Embedding $S_n$ into $A_{n+2}$

Question

I am trying to prove that for all $n$, $S_n$ is isomorphic to a subgroup of $A_{n+2}$.

Say $S_n$ acts on $\{\alpha_1,...,\alpha_n\}$ and $A_{n+2}$ acts on $\{\alpha_1,...,\alpha_n,\alpha_{n+1},\alpha_{n+2}\}$. Let $\sigma \in S_n$ and let $\phi: S_n \to A_{n+2}$ be given by $\phi(\sigma)=\sigma$ if $\sigma$ is an even permutation, and $\phi(\sigma)=\sigma(\alpha_{n+1}\alpha_{n+2})$ if $\sigma$ is an odd permutation. This way $\phi(\sigma) \in A_{n+2}$.

Now, let $\sigma, \rho \in S_n$. Then $\phi(\sigma \rho)=\sigma \rho (\alpha_{n+1}\alpha_{n+2})$. Also, $\phi(\sigma)\phi(\rho)=\sigma(\alpha_{n+1}\alpha_{n+2})\rho(\alpha_{n+1}\alpha_{n+2})=\sigma\rho$.

So, $\phi(\sigma \rho)$ does not seem to equal $\phi(\sigma)\phi(\rho)$. But the idea is that we want $\phi(S_n) \cong S_n$, and $(\alpha_{n+1}\alpha_{n+2})$ does not permute any members of $\{\alpha_1,...,\alpha_n\}$, so $\phi(\sigma \rho)$ and $\phi(\sigma)\phi(\rho)$ are equal as permutations on this (sub)set.

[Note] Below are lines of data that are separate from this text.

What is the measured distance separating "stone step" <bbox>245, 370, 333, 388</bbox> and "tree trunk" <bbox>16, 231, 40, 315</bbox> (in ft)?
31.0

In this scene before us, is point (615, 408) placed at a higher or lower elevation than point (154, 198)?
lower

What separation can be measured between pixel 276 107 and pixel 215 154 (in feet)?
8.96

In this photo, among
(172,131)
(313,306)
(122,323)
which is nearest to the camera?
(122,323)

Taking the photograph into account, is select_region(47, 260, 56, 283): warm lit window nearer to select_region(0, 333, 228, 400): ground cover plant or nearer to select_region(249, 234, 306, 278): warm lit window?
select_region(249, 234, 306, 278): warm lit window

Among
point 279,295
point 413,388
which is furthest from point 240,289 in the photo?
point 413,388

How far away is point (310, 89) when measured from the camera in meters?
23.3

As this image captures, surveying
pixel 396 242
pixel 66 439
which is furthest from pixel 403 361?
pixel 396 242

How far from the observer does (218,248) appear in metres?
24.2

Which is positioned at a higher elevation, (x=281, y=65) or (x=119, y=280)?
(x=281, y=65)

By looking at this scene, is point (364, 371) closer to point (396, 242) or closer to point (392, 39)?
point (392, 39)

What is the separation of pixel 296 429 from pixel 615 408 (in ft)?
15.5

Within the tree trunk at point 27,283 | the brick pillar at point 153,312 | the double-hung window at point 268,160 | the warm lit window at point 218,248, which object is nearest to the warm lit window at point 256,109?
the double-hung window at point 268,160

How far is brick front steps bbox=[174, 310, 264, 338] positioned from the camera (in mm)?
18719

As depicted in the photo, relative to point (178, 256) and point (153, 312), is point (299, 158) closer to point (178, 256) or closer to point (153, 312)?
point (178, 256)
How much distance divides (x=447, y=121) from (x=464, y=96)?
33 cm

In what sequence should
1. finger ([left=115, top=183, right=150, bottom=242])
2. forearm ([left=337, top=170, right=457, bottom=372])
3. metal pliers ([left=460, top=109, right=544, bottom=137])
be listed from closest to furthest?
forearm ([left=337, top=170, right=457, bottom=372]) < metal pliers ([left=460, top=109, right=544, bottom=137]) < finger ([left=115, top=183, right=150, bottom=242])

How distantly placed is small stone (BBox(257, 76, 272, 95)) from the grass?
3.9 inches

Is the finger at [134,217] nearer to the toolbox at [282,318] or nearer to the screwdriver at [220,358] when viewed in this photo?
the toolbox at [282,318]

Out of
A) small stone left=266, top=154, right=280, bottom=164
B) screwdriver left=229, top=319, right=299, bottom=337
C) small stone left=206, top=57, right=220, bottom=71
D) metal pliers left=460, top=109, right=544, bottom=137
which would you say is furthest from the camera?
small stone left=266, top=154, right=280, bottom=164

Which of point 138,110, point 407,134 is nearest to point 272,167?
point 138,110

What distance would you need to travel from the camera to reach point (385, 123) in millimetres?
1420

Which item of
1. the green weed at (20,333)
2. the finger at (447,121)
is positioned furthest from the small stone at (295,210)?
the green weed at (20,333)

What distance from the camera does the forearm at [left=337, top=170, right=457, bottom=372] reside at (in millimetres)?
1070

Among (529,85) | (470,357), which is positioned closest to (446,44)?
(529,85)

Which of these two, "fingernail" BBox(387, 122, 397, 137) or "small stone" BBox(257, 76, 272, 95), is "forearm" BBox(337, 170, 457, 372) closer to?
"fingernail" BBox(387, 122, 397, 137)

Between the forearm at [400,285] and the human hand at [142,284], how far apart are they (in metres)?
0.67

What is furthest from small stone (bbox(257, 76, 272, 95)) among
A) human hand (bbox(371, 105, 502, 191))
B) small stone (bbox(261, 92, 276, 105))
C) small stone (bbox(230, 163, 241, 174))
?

This feels a little subtle to me and I'm not sure if my idea is valid or not. If it is not, can this proof still be saved? I appreciate any thoughts on this. Thanks.

Answer 1

You are correct. You can write your map as $\phi :S_n \to S_n \times S_2 \subset S_{n+2}$ by $\phi(\sigma) = (\sigma, \tau^{|\sigma|})$, where $\tau$ is the nontrivial permutation in $S_2$. Then $\phi$ is obviously injective and

$$\phi(\sigma \rho) = (\sigma \rho, \tau^{|\sigma\rho|}) = (\sigma, \tau^{|\sigma|})\cdot (\rho, \tau^{|\rho|}) = \phi(\sigma)\phi(\rho)$$

as $|\sigma \rho| = |\sigma|+ |\rho|$. As $\phi(\sigma)$ is an even permutation for all $\sigma$, we have $\phi :S_n \to A_{n+2}$.

Answer 2

You know how to put $A_n$ inside $A_{n+2}$, i.e. produce an injective homomorphism $A_n\hookrightarrow A_{n+2}$, simply send $\sigma\in A_n$ to $\hat \sigma i=\sigma i $ if $1\leqslant i\leqslant n$ and $\hat\sigma i=i$ else. It remains that you fit in $C_n=S_n\setminus A_n$. But if $C_n$ is a copy of $B_n$ inside $S_n$, then $(n+1,n+2)B_n\subset A_{n+2}$ consists of even permutations. You can see $ A_n\cup (n+1,n+2)C_n$ is a subgroup of $A_{n+2}$ -- note that $(n+1,n+2)$ doesn't interact with anything in $C_n$ or $A_n$; and $C_n\cup A_n=S_n$ -- $S_n\simeq A_n\cup (n+1,n+2)C_n$ so that $S_n\hookrightarrow A_{n+2}$.